* ページ抜粋:
——————

こんにちは! スイスで飛び級教育を体験したサリーちゃんの母で、心理学博士のユキです。
子どもの頭が良くなる習いごとの情報って、世の中にあふれていますよね。
スイミング・ピアノ・ダンスにそろばん、忘れちゃならない英語教育。
でもね、大人は、頭を良くする仕事を子どもだけに押し付けすぎ。
子どもの頭を本当に良くしたいなら、まずママさん・パパさんも自分たちの「宿題」を片付けなくちゃ。
「え〜っ、宿題なんてやだー」と、拒否反応を起こす方がいらっしゃるかもしれませんが、ぜんぶ家庭でできるコトなのに、お子さんへの効き目がバツグン。
痛い出費もありませんので、ちょっと目をつぶってお付き合いくださいね。
この記事では、子どもの頭を本当に良くしたい親の宿題その①:親の役目をキチンと理解する
というテーマで、以下の内容を取り上げます。
- 子育ての目的
- 親の役目とは
- 親が守るべきルール
【天才児を育てるはじめの一歩】子育ての目的って、何だろう?

子育ての目的は、子どもの健全な成長をうながし、社会の一員として自立した人生を歩むために必要な能力を、子どもに身につけさせること。
大企業の経営理念みたいな響きですけど、子育ては親子の重大プロジェクトなので、どうしてもテーマの壮大感が強調されます。

——————

* 表示データ:
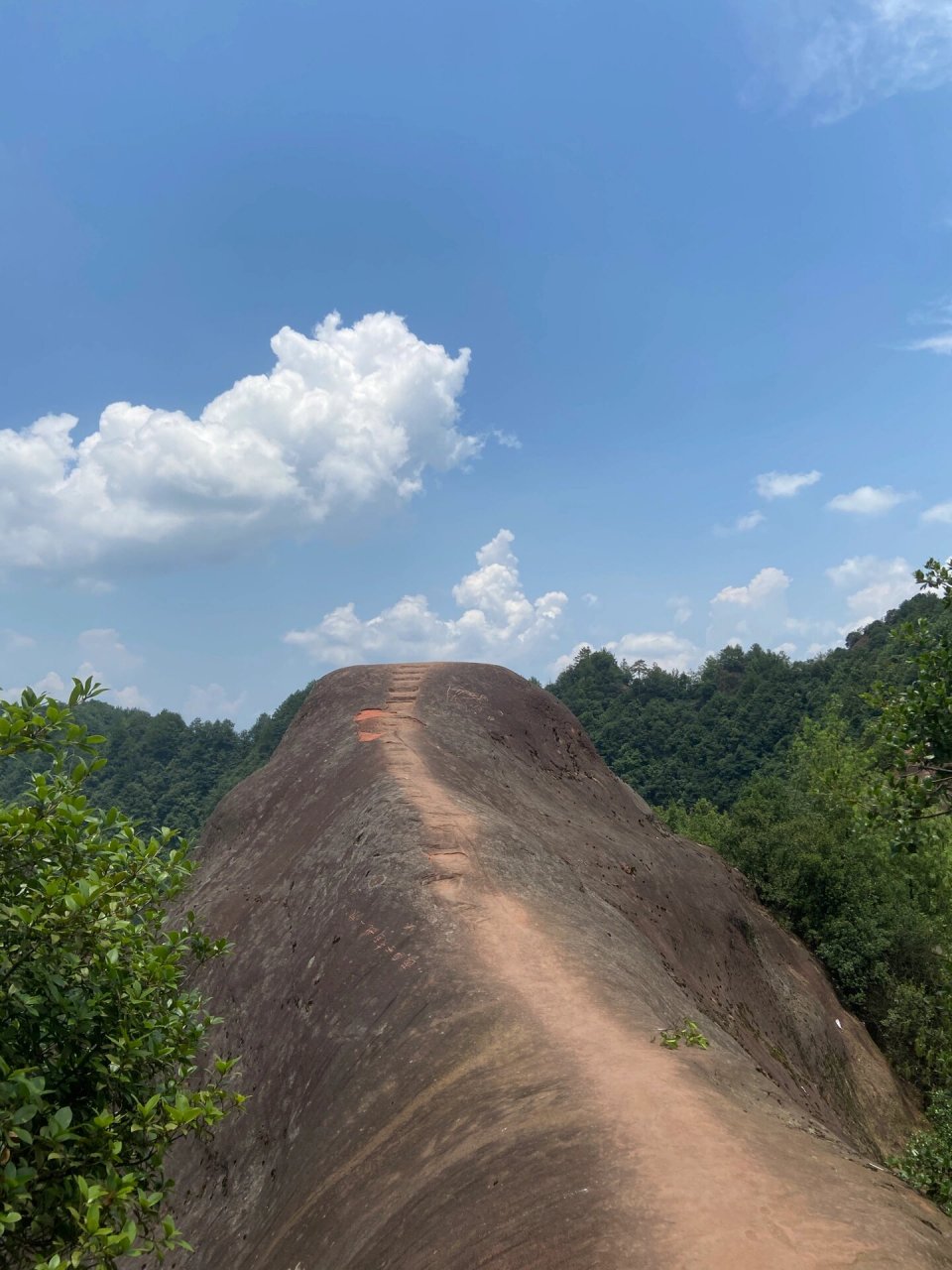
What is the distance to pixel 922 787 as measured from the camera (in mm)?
11703

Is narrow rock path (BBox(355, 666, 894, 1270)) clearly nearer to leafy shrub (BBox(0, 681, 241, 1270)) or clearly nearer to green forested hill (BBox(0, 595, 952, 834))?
leafy shrub (BBox(0, 681, 241, 1270))

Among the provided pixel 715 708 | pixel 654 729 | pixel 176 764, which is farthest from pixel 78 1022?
pixel 176 764

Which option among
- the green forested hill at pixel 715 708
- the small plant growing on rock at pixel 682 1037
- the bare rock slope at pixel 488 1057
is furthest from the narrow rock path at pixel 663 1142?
the green forested hill at pixel 715 708

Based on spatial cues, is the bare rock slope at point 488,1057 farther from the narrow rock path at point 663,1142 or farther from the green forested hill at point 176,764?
the green forested hill at point 176,764

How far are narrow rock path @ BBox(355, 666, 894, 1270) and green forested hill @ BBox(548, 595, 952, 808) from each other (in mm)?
63555

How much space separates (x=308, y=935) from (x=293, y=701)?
282ft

——————

* 作業内容:
- a) 子育てに関する抜粋で、子どもの頭が良くなる習いごとの例として挙げられているものをすべて書き出してください。
- b) 子育てに関する抜粋を、最後の文の後から書き継いでください。
データは抜粋の内容とは関係がありません。

* 解答:
- a) スイミング、ピアノ、ダンス、そろばん、英語教育

- b)
いろんな子育ての定義をまとめた私が、大げさなことが好きなせいかもしれませんが、子どもの一生を決めるカギを握っているのは、親ですもの。親の業務は責任重大。しかも365日休みなしだから、ホントに大変な任務です。
【天才児育児に必須の知識】子育てをする親の役目とは?

まっさらな状態で、この世に誕生した子どもは、親の態度を「この世のルール大事典」の生き字引としてお手本にし、経験したことすべてを自分のルール事典の中に書きこんでいきます。
子どもが成長する過程で、親が担うべき大事なお役目のトップスリーは、以下の点です。
- 人間関係と心の土台作り
- 社会性教育係
- 能力開発担当部長
【天才児の育て方】親の役目:人間関係と心の土台作り

親が子どもとふれあうときに示す言葉と態度による表現(無意識のモノも含みます)が、子どもの感情・他者とのつながり・自分自身と他者への見方・世の中への見解など、心の土台に人生のコンパスとなって組み込まれます。
建物と同じく、土台はしっかり、安全を目指して作ることが大事。
土台に組み込んだ人生コンパスは、心の奥底に存在するので、成長して土台の上に建物ができあがってから「大変! ミスがあったから作り直さなきゃ」となると、厄介です。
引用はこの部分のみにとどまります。